Segundo o promotor Felipe Ribeiro Santa Fé, a organização criminosa apresentava uma “clara divisão de tarefas, demonstrando a estabilidade e permanência da associação criminosa; e revelando a gravidade concreta das condutas e o risco de reiteração delitiva”.
De acordo com informações do governo paulista, entre os presos e denunciados encontra-se o principal fornecedor de insumos para a falsificação de bebidas no estado. No decorrer do ano, 41 pessoas já foram presas sob a acusação de adulteração de bebidas. As autoridades esclareceram que as prisões realizadas até o momento não possuem relação entre si, nem ligação com o crime organizado.

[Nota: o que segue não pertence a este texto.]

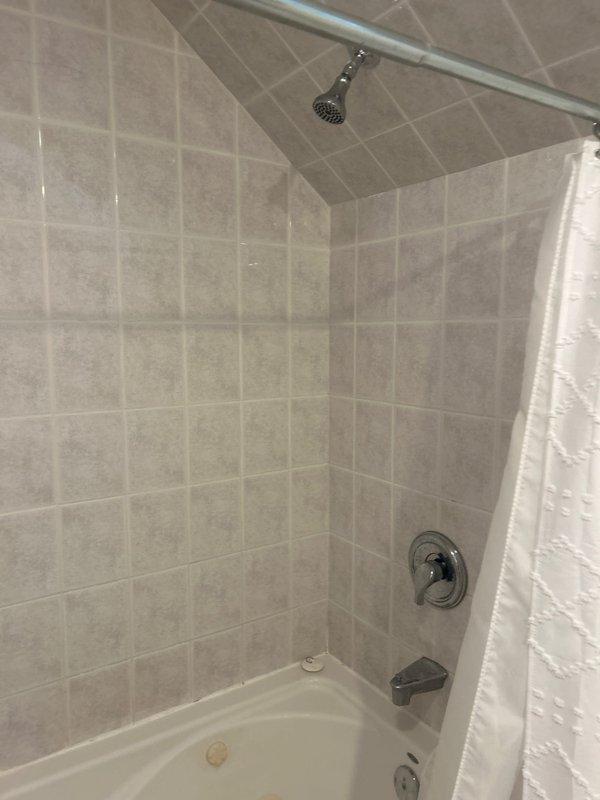 Responded to multiple plumbing concerns including slow draining fixtures and noisy plumbing. Inspected upstairs bathroom shower assembly, bathtub fixtures, and drainage system where customer reported unusual noise during shower operation. Evaluated kitchen faucet experiencing loud operational noise and assessed upstairs bathroom vanity marked for replacement. Documented existing plumbing infrastructure including water heater connections and supply lines in utility area to determine source of drainage issues and fixture noise complaints.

Embora a operação tenha ocorrido antes do alerta emitido pelo Ministério da Justiça e Segurança Pública sobre casos de contaminação por metanol em São Paulo, a investigação não encontrou comprovação do uso dessa substância no esquema de falsificação investigado. O governo paulista confirmou 14 casos de intoxicação por metanol no estado, resultando em duas mortes. Outros 178 casos estão em investigação, com sete óbitos em análise. As principais linhas de investigação sobre a contaminação por metanol incluem o uso da substância na limpeza de garrafas reaproveitadas e para aumentar o volume de bebidas adulteradas.